C’est que l’opposition porte avant tout sur des questions idéologiques qu’il ne faut pas prendre à la légère. L’essai cité plus haut vise à charger les « provinciaux » de maux prêtés surtout à Clement Greenberg. La pierre d’achoppement, le nœud de la discorde, c’est le statut de la relation entre la théorie et la pratique. Pour Claude Viallat et les « provinciaux », la pratique prime sur la théorie. Implicitement aristotélicien, leur matérialisme est élémentaire. Et dans le cas de Viallat quasiment présocratique. Quant à Daniel Dezeuze, il suit alors assidûment les séminaires d’Althusser, lequel s’évertue à remettre à jour la pensée de Marx en la dégageant des « réalisations » qui l’ont abîmée. Marc Devade, lui – et dans son sillage Louis Cane –, ne veut pas dissocier la théorie de la pratique, inséparables, quasiment consubstantielles en un sens presque théologique. Je veux dire à la sauce Mao. Le dépassement nécessaire d’un marxisme appauvri, épuisé, stalinien, tel qu’exploité par les communistes français, n’est possible qu’en y associant dans une cristallisation efficace la psychanalyse – celle de Freud et Lacan explicitée par Julia Kristeva –, le structuralisme saussurien révisé par Barthes et quelques autres. Et, bien évidemment, en articulant, dialectiquement s’entend, cet avant-gardisme théorique à l’avant-gardisme politique de la pensée Mao Tsé-toung.

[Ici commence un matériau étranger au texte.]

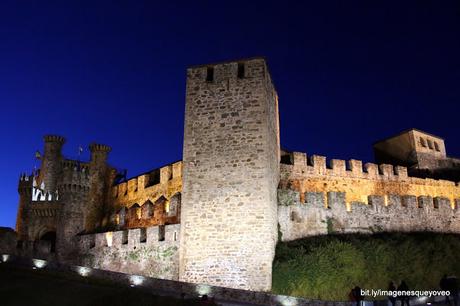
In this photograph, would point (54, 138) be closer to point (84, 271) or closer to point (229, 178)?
point (84, 271)

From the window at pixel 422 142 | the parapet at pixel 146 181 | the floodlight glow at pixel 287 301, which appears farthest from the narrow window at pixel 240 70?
the window at pixel 422 142

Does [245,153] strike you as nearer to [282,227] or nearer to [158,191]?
[282,227]

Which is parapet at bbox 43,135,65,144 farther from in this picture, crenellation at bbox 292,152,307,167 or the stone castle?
crenellation at bbox 292,152,307,167

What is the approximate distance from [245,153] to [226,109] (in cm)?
204

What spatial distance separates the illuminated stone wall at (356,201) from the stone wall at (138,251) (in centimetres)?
456

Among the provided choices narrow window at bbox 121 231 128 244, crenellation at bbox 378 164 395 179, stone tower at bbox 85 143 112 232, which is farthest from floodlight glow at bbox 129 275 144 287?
crenellation at bbox 378 164 395 179

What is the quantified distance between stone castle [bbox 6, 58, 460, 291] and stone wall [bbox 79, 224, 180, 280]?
45 millimetres

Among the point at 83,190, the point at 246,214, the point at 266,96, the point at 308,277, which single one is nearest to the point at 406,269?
the point at 308,277

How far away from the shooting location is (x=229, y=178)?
20.8 metres

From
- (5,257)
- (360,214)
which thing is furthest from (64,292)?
(360,214)

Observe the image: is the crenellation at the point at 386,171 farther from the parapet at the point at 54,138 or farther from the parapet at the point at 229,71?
the parapet at the point at 54,138

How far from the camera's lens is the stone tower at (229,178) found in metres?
19.8

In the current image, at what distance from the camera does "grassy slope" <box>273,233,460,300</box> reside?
20031 mm

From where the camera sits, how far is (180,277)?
2041 centimetres
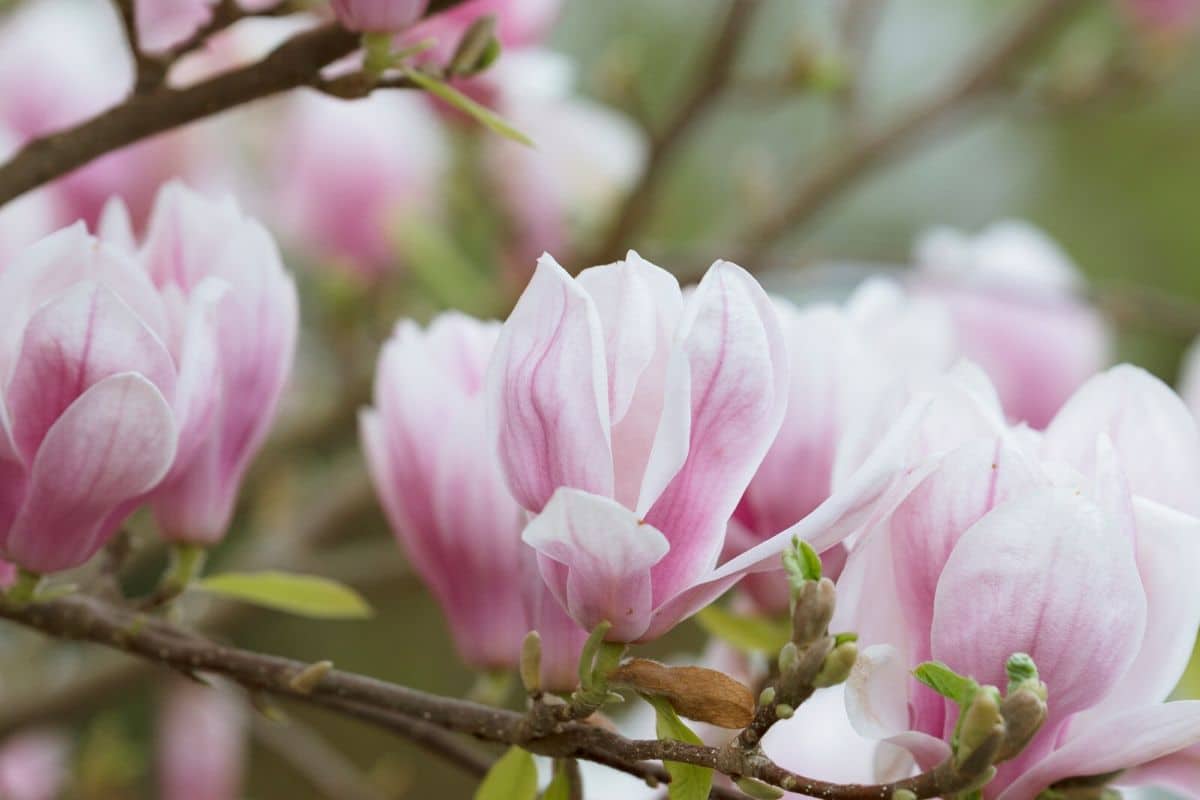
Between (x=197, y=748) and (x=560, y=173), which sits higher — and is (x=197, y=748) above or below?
below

L’Orient a toujours fourni – la reine de Saba, le Prêtre Jean – à l’Occident l’Ailleurs salvateur nécessaire à son imaginaire utopiste. Pour abolir le coup de dés portant au constat fait par Mallarmé pour des Esseintes : « Que ce pays n’exista pas. » ? De même qu’il y a depuis, avant même le xixe siècle, une sorte d’aspiration à une association amoureuse entre l’action politique et la création artistique. Support-Surface, dans sa relation « telquellienne » avec le maoïsme, se calque sur le Surréalisme géré par un Breton s’imaginant Secrétaire général d’un parti totalitaire. Daniel Dezeuze, en 1972, est pleinement conscient que ce qu’il désigne comme une inflation de la pensée Tel Quel – édictée par Philippe Sollers en André Breton – veut constituer un socle de croyances fixant une origine à partir duquel peut se recréer un passé porteur d’un achèvement de l’Histoire. De l’absolu dont Dante, Joyce et Pound, sont les prémices découle l’écriture de H et de Paradis. Un Monde nouveau ne peut advenir que rénové le langage, arrêtées les pendules, promulgué un nouveau calendrier, faite une coupure. 


Marc Devade n’a pas récusé Support – Surface. Il a accepté une alliance qui l’a servi et a servi à établir la notoriété du « groupe » et du moment Supports / Surfaces. Comme s’il lui revenait dans la sphère Tel Quel d’être parallèlement à Marcelin Pleynet commis aux questions de l’art et de la peinture. L’alliance se justifiait en outre parce qu’à l’instar d’un certain nombre d’artistes américains, ceux qui vont se réunir sous l’intitulé de Supports / Surfaces, affichent leur revalorisation du médium (Greenberg), cette apparente autonymie du tableau, « réduit à ses caractéristiques spécifiques : bi-dimensionnalité, surface plane, forme du support, propriétés du pigment, coloré [...] c’est-à-dire la fin de toute représentation ». La peinture pour Marc Devade est plus qu’un métier, bien plus qu’une philosophie.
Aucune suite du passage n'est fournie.